[[ SELECTED PASSAGE, beginning ]]
# What are your goals for next season?



## neni (Dec 24, 2012)

- To NOT buy any new gear 

Only real goal for next year is getting my goddamn foot back on track. Every tour with +1000m vert this year was just one thing: pain. I mean... I'm used to pain in that foot since forever. It hurts, you grit teeth and walk on. Fine. But that new level since last year? Urgh. It beats me. Like... it was snowing all week, high mtns would be in prime spring touring conditions... pow, FFS!!! But I don't feel the slightest urge to go touring. It's no fun. I tried.


----------



## linvillegorge (Jul 6, 2009)

Ride as much as I can and have fun while doing it.


----------



## Flavor_James86 (Jun 6, 2018)

I want to get more comfortable in the air. I was hitting some the smaller jumps just doing straight airs with the occasional Indy or Melon thrown in but not consistently. But a lot of times I would only hit one jump in the line then bitch out and go around the next ones. I also want to start rotating while in the air, I really only want to be able to do 360s max. I don't really feel like trying to be a helicopter. Just something with a little style. 

In addition to that I wasn't to be able to go down steeps by way of carving. Right now I feel good on steeper runs but there is a lot of skidded turns to keep my speed in check. I know that this is a longer term goal but I think I can get it done in the next couple of seasons! Especially if I can keep up riding 30+ days a season.


----------



## kosmoz (Dec 27, 2013)

75+ mph in control, elbow drag on heel side, resist from buying Fullbag Diamon Blade


----------



## Snowdaddy (Feb 2, 2018)

Next season is having fun season. No particular goals other than doing turns on the mountains. I might buy a new board of course.


----------



## alpengott (Mar 1, 2018)

Plan is to more actively hunt pow in the alps with a caravan. 
But before that I need to earn enough money that I dont have to work for some period of time


----------



## Scalpelman (Dec 5, 2017)

More days on the mountain. Ride switch better. Contrary to kosmoz I want to give in to the diamond blade lust.
[[ SELECTED PASSAGE, end ]]
[[ INPUT DATA, beginning ]]
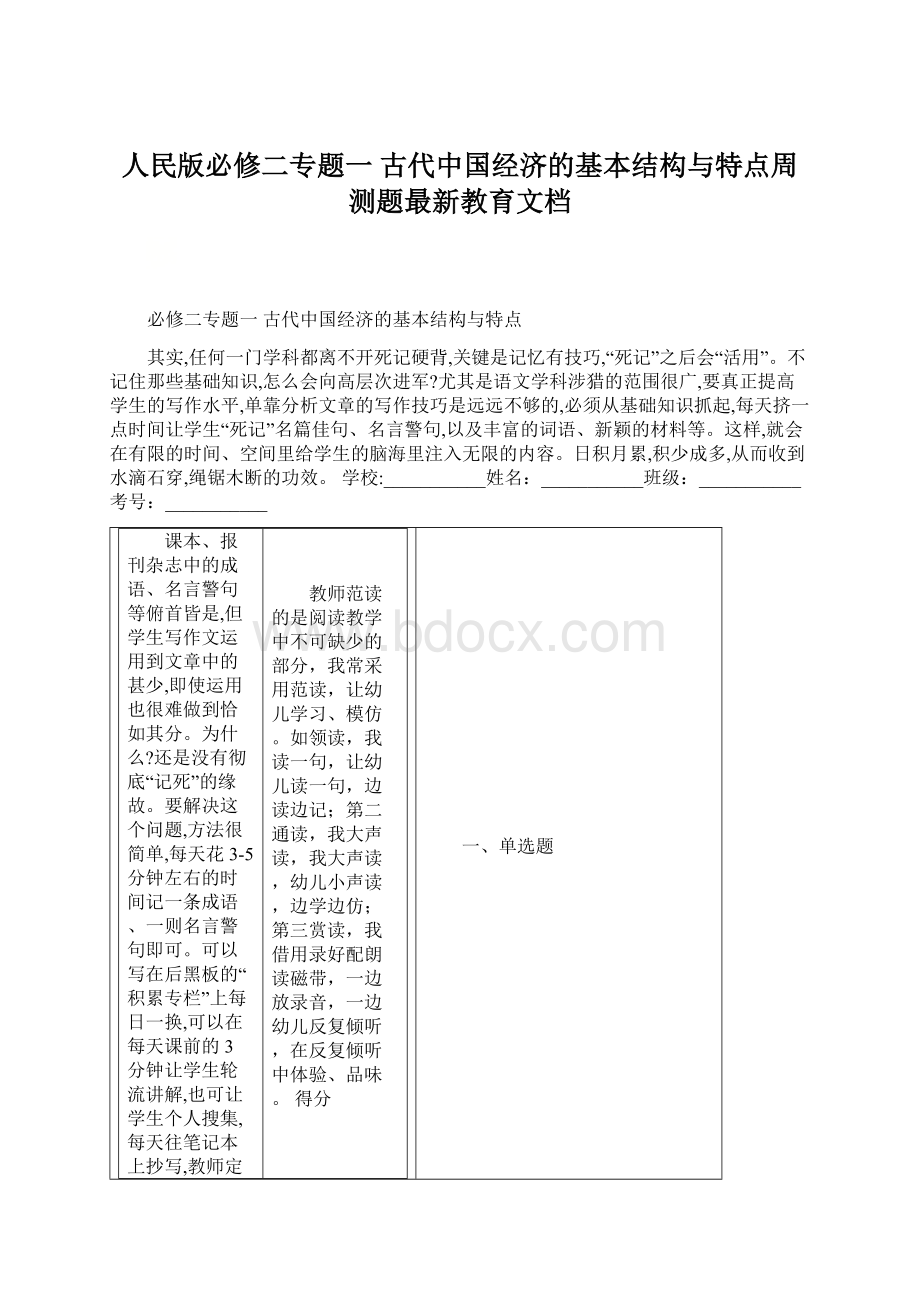人民版必修二专题一 古代中国经济的基本结构与特点周测题最新教育文档.docx_第1页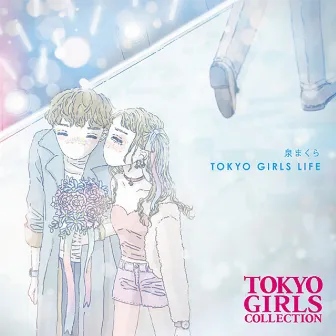 TOKYO GIRLS LIFE by Izumi Makura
[[ INPUT DATA, end ]]
**TASKS TO PERFORM**
**A)** Answer these from the forum thread on next-season goals:
(i) What speed does kosmoz want to reach in control?
(ii) What is the largest rotation Flavor_James86 wants to be able to do?
(iii) What does alpengott plan to hunt pow in the alps with?
**B)** Carry on the forum thread on next-season goals from its final line.

**EXERCISE ANSWERS**
**A)**
(i) 75+ mph
(ii) 360s
(iii) A caravan

**B)**
----------



## speedjason (May 2, 2013)

Ride as much park and powder as possible. Potentially move to CO. And start snowmobiling.


----------



## taco tuesday (Jul 26, 2014)

Splitboard more. I just bought a Weston Big Chief and Spark Arcs to replace my old split set up. 

Take more multi day trips instead of just day tripping to VT most of the time. 

Try to convince the family to go to Jackson Hole or Big Sky around Christmas. Check out Yellowstone too.

Make a decision on whether to sell my 84 Vanagon Westfalia and buy a sprinter or to dump a bunch of money into the Vanagon. Having a vehicle that is spacious, comfortable and reliable for camping would be sweet.

I always say I'm going to work on switch riding but it never happens.

Go see a doctor about these knees.


----------



## smellysell (Oct 29, 2018)

taco tuesday said:


> Splitboard more. I just bought a Weston Big Chief and Spark Arcs to replace my old split set up.
> 
> Take more multi day trips instead of just day tripping to VT most of the time.
> 
> ...


What size is your old split? I might know a guy looking for an entry setup... 

Sent from my SM-G950U using Tapatalk


----------



## BurtonAvenger (Aug 14, 2007)

Well here goes. 

Ride less often so I ride better and have less injuries. 
Hit Japan in February, hopefully not come back with bride or husband. Really hope I don't marry a executive husband. 
Use the IKON pass at more resorts. 

See that Coffees and Carvers at Gravitee Boardshop in Copper becomes a success for them as well as a cornerstone meet and greet for Kevin and I with the fans. 

Get some good health insurance. 

Pick up a Capita Asymulator and Nitro Dropout. 
Figure out what binding company will be replacing my decade plus of predominately riding K2's. Or convince K2 to drop that shitty 3 degree canting feature. 

Exceed 30k subscribers on YouTube.
Exceed 1000 videos on YouTube
Quit the ole day job (September)
Figure out ways to make more money doing this angrysnowboarder thing. 
Hire legit reviewing staff so I no longer have to ride 1000393934848383 pieces of gear myself.


----------



## taco tuesday (Jul 26, 2014)

smellysell said:


> taco tuesday said:
> 
> 
> > Splitboard more. I just bought a Weston Big Chief and Spark Arcs to replace my old split set up.
> ...


164 Prior Backcountry with Spark Blaze bindings and G3 climbing skins.


----------



## Donutz (May 12, 2010)

BurtonAvenger said:


> Well here goes.
> 
> Ride less often so I ride better and have less injuries.
> Hit Japan in February, hopefully not come back with bride or husband. Really hope I don't marry a executive husband.
> ...


If you manage to make a big dent in that list, I guarantee you'll be riding less often. :dry:


----------



## drblast (Feb 28, 2017)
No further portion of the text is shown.